No need. In the non-fantasy world, the Europeans have been neglecting their ground forces for decades to the degree that their actually available forces are not far larger, or far better.
It's not like this is traditional proliferation. A huge number of Soviet nuclear weapons ended up in Ukraine with messy questions of PALs and operational control, especially of bombers. There's a distinction between the US sponsoring Ukrainian nuclear weapons like with Britain and simply not pressuring them to denuclearize. The latter is much less aggressive. Furthermore, the US had more freedom to impose upon Russia in the mid-1990s than the late 2000s, for obvious reasons. Creating a favourable status quo in the 1990s but not continuing to prod the bear has advantages. Incorporating the militarily weak and hard to defend Baltics is much less reasonable, long-term costs for negligible gains. Then consider the frankly sadistic-in-retrospect policy of prodding Ukraine into denuclearizing, then wooing them towards the West (without actually promising to defend them), incentivizing Russia to maul the country and derail such efforts.
Likewise with Taiwanese nuclearization. The US quashed that twice. I imagine there's regret floating around in Washington over that decision, if the self-consciousness for regret exists.
I said Russia had air superiority for the 2023 counteroffensive and that they had extensively fortified and prepared for a Ukrainian attack in that area (it was telegraphed not merely via satellite imaging but also being the obvious route for any Ukrainian attack). Most people agree with this. This was in service to my broader point that the celebrated NATO generals who expected a successful counterattack were foolish, they seemed to expect the Russian army to disintegrate upon contact with NATO-supplied armour.

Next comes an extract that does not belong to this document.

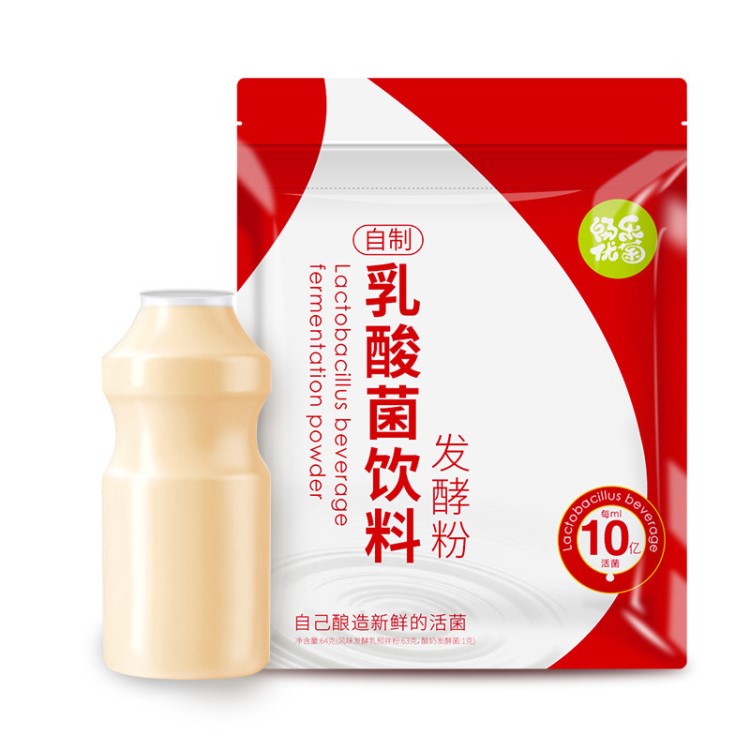 自制活菌性乳酸菌飲料飲品 家用diy發(fā)酵劑粉多多飲料500ml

You said first that Russia didn't have air superiority, they were merely dropping glide bombs, using attack helicopters (where have the Ukrainian attack helicopters gone I wonder) and drones. You then said that I wasn't using the doctrinal term correctly when I pointed out how you were necessarily changing the goalposts by taking 'air superiority' well beyond the realms of common sense. Then you said I was motte-and-baileying regarding the distinction between air superiority and air supremacy.
Here's US doctrine: https://www.doctrine.af.mil/Portals/61/documents/doctrine_updates/du_17_01.pdf?ver=2017-09-17-113839-373
The Ukrainians received prohibitive interference from Russian airpower during their counteroffensive, from Ka-52s for instance. The Russian defence was not similarly pounded by Ukrainian airpower.

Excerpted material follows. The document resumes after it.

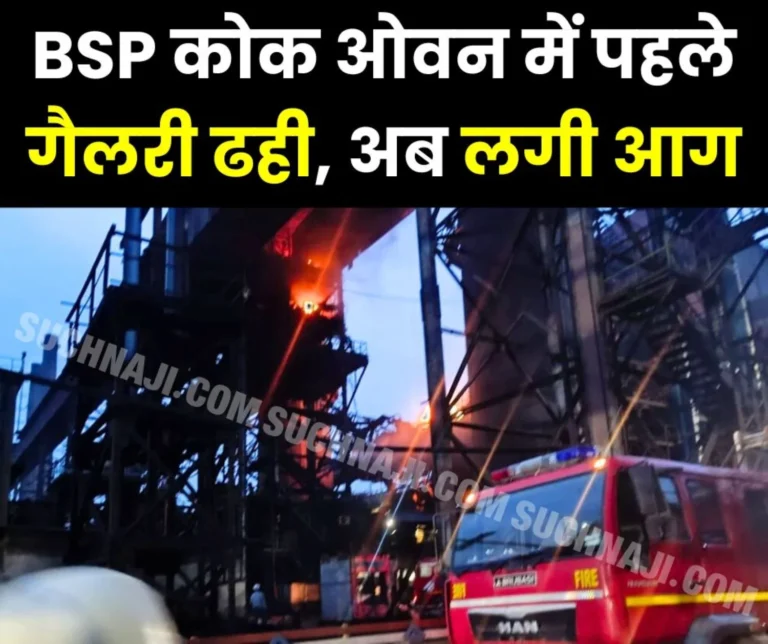 Big breaking news: First the gallery of the coke oven collapsed, now a huge fire in the conveyor belt has caused huge devastation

Here's another article saying the Russians had air superiority: https://english.elpais.com/international/2023-07-31/ka-52-alligator-the-russian-helicopter-slowing-ukraines-counteroffensive-in-the-south.html
I can find more if you like!
Sure, the German army is weak. The Europeans don't have much ammunition relative to force size. I'll even say that the Ukrainian army might be the strongest army in Europe aside from Russia and maybe Turkey. But the combined power of all the European states is much much greater than Ukraine's! They actually have navies and even aircraft carriers. They have nuclear weapons. Yes, nuclear weapons are relevant to military power, they render the whole idea of a Russian invasion ridiculous. There is no plausible gain for a Russian invasion of Europe that outweighs the high risk of a nuclear exchange, even a nuclear exchange they 'win'.
You started off saying "Russia can have more military power than Europe, but not more than Ukraine with European support" then quickly shifted to 'land force power' and mass when I pointed out the vast difference in air power, naval power and nuclear power. Navies and air forces are relevant here. And just consider the military potential! Ukraine has 36 million at most. Europe has about 500 million. Please stop trying to twist your words around to justify these silly positions.